While the team has made some upgrades to the stadium, it did not meet the requirements laid out for this year, and it asked for a deferral, which MLB granted, Yarbrough said. It’s unclear whether the league would allow any more deferrals.
MLB sent a letter to the Missions’ owners asking them to put in writing their “long-term plan to keep baseball viable in San Antonio,” said Yarbrough, who declined to provide a copy of the letter.
“Continuing to ‘band aid’ an outdated community asset is not an intelligent use of resources given the age and functionality of Wolff Stadium,” Yarbrough said. “In the absence of meeting these minimum required facility improvements or an acceptable plan for a new facility, the Missions Player Development License is ultimately at risk in the worst case, leaving San Antonio without affiliated professional baseball.”
The group that bought the team, Designated Bidders LLC, includes Weston Urban co-founders Smith and Graham Weston, Holt, Andrade, Spurs shareholder Bruce Hill and onetime Clear Channel radio executive Bob Cohen.

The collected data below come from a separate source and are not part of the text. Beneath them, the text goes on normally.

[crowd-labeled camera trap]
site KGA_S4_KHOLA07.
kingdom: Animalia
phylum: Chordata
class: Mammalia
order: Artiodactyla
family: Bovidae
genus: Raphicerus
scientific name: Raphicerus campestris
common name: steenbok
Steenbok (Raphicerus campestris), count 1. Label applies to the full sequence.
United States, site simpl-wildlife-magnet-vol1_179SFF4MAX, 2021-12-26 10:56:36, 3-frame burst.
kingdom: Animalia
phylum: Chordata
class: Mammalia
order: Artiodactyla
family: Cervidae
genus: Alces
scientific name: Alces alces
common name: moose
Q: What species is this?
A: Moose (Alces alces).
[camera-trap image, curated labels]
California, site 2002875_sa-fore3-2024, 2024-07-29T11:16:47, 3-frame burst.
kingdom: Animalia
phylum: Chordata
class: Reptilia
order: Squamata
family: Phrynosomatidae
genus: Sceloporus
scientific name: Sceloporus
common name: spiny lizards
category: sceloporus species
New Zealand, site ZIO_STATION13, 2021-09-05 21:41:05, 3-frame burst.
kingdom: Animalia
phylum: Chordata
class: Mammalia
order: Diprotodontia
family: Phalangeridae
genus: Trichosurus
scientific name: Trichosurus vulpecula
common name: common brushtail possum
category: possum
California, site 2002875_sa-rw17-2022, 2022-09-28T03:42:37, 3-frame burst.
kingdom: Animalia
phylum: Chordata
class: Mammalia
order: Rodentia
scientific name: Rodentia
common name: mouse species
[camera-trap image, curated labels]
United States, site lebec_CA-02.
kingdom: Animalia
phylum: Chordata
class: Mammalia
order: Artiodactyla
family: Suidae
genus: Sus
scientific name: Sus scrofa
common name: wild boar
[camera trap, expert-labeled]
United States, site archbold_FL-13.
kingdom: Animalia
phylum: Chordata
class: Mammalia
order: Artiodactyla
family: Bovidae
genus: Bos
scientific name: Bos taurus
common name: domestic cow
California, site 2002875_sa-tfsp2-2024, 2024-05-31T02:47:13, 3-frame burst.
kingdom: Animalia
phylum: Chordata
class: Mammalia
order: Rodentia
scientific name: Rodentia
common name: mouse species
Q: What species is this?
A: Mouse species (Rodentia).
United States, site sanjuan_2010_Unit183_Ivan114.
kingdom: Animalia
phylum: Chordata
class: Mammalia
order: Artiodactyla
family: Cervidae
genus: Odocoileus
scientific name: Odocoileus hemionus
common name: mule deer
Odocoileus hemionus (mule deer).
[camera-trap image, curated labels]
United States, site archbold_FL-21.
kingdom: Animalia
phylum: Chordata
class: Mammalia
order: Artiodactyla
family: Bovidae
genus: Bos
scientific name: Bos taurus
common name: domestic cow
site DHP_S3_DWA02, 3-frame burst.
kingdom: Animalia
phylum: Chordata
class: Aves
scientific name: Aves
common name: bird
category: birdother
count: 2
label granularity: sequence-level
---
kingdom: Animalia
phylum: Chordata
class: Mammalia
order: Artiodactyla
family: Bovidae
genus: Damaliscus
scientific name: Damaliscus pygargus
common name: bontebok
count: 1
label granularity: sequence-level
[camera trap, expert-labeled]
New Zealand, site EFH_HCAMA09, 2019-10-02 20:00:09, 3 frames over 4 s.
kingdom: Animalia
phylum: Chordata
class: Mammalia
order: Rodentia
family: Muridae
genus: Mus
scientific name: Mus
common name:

Spurs legends David Robinson and Manu Ginobili also have stakes in the team.
Weston Urban is a major downtown landowner. Its projects include the Frost Tower, the first new office tower built in downtown San Antonio since 1989, and a pair of developments with over 600 apartments combined, a major infusion of rental housing.
It's unclear where in downtown the new Missions stadium would be built.
The former Fox Tech High School baseball field, a 2.3-acre site near San Pedro Creek Culture Park, had been floated as a potential site.
Weston Urban was planning to acquire that land from the San Antonio Independent School District, which would receive 2.2 acres owned by the firm in return. The district’s board of trustees approved the swap last year, and Weston Urban also approached other nearby landowners about selling their property.
But the deal did not go through, said SAISD spokesperson Laura Short. “My understanding is that other options are being pursued by both parties,” she said.
Stadium locales
Sources say other potential sites for a ball field, basketball arena or both include the cavernous Alamodome and its sea of surrounding parking lots, and the Institute of Texan Cultures at the southeastern corner of Hemisfair.
The city-owned Alamodome was built in 1993 as a football stadium when the city was trying to attract a National Football League team. It was home to the Spurs until the 2002-03 season.
The aging arena is not outfitted with the amenities fans are used to and needs technology and lighting improvements, and local leaders say it must be renovated if San Antonio is to hold its own in vying with other cities for exhibition games, trade shows and other events.
RELATED: We've located 7 downtown sites where the San Antonio Missions could build a new baseball stadium
That was the impetus for recent state legislation that would allow the city to take the state’s cut of sales taxes generated by any hotel within 3 miles of the Convention Center and Alamodome, an area called the “project financing zone.” The city’s overall take would be an estimated $222 million; the measure, approved by the legislature, makes the Alamodome, Convention Center and any “arena, coliseum, stadium” or other facility for sporting events eligible for that funding.
The dome hosts the annual Alamo Bowl and the University of Texas at San Antonio Roadrunners and San Antonio Brahmas football games.
The ITC is just across Interstate 37 from the Alamodome and near several hundred apartments built by developers with Opportunity Home San Antonio, formerly known as the San Antonio Housing Authority. UTSA is considering options that include moving the ITC or renovating the building that it occupies.
The university has not been approached about a stadium, said spokesperson Joe Izbrand.